• Tempo di Lettura:3Minuti

Il Presidente della Repubblica Mattarella, come di consueto accade ogni anno, ha fatto ieri sera il discorso alla Nazione a reti unificate. Queste le prime parole del messaggio di fine anno agli italiani.: “Avvicinandosi questo tradizionale appuntamento di fine anno, ho avvertito la difficoltà di trovare le parole adatte per esprimere a ciascuno di voi un pensiero augurale. Sono giorni, questi, in cui convivono angoscia e speranza“.

La Pandemia

“La pandemia che stiamo affrontando mette a rischio le nostre esistenze, ferisce il nostro modo di vivere. Vorremmo tornare a essere immersi in realtà e in esperienze che ci sono consuete. Ad avere ospedali non investiti dall’emergenza. Scuole e Università aperte, per i nostri bambini e i nostri giovani. Anziani non più isolati per necessità e precauzione. Fabbriche, teatri, ristoranti, negozi pienamente funzionanti. Trasporti regolari. Normali contatti con i Paesi a noi vicini e con i più lontani, con i quali abbiamo costruito relazioni in tutti questi anni. Aspiriamo a riappropriarci della nostra vita”.

Il mondo del lavoro

Tutto ciò ha prodotto pesanti conseguenze sociali ed economiche. Abbiamo perso posti di lavoro. Donne e giovani sono stati particolarmente penalizzati. Lo sono le persone con disabilità. Tante imprese temono per il loro futuro. Una larga fascia di lavoratori autonomi e di precari ha visto azzerare o bruscamente calare il proprio reddito. Nella comune difficoltà alcuni settori hanno sofferto più di altri”. “La pandemia ha seminato un senso di smarrimento: pone in discussione prospettive di vita. E’ questa la realtà, che bisogna riconoscere e affrontare”.

Il vaccino

“Stiamo mettendo in atto strategie più complesse, a partire dal piano di vaccinazione, iniziato nel medesimo giorno in tutta Europa. Mai un vaccino è stato realizzato in così poco tempo. Mai l’Unione europea si è assunta un compito così rilevante per i propri cittadini. Ha prevalso l’Europa dei valori comuni e dei cittadini. Non era scontato. Alla crisi finanziaria di un decennio or sono l’Europa rispose senza solidarietà e senza una visione chiara del proprio futuro. Gli interessi egoistici prevalsero. Ora le scelte dell’Unione europea poggiano su basi nuove. L’Italia è stata protagonista in questo cambiamento”.

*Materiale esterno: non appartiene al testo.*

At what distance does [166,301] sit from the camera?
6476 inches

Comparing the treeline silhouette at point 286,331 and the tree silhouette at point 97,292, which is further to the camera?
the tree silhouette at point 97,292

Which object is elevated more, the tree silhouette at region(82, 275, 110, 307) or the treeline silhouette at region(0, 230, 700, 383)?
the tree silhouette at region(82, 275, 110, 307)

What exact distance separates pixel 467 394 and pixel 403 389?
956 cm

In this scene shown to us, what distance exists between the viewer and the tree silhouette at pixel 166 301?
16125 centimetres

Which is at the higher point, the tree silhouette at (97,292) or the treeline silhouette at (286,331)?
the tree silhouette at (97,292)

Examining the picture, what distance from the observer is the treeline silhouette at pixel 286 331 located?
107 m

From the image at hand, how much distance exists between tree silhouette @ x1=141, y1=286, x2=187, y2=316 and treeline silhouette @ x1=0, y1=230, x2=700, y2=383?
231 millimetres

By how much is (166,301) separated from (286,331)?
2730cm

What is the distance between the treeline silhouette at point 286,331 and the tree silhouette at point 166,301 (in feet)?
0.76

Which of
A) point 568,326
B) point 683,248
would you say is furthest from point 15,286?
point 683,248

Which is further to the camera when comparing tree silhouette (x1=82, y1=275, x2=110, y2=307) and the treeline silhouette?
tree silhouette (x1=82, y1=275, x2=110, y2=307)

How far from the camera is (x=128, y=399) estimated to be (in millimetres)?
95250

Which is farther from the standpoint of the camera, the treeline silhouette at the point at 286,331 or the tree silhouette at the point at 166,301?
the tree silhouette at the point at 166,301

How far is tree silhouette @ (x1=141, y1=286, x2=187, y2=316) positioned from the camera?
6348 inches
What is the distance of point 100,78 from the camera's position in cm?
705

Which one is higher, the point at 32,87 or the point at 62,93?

“Per il vaccino si è formata, anche con il contributo dei ricercatori italiani, un’alleanza mondiale della scienza e della ricerca, sorretta da un imponente sostegno politico e finanziario che ne ha moltiplicato la velocità di individuazione. Ora a tutti e ovunque, senza distinzioni, dovrà essere consentito di vaccinarsi gratuitamente: perché è giusto e perché necessario per la sicurezza comune. Vaccinarsi è una scelta di responsabilità, un dovere“.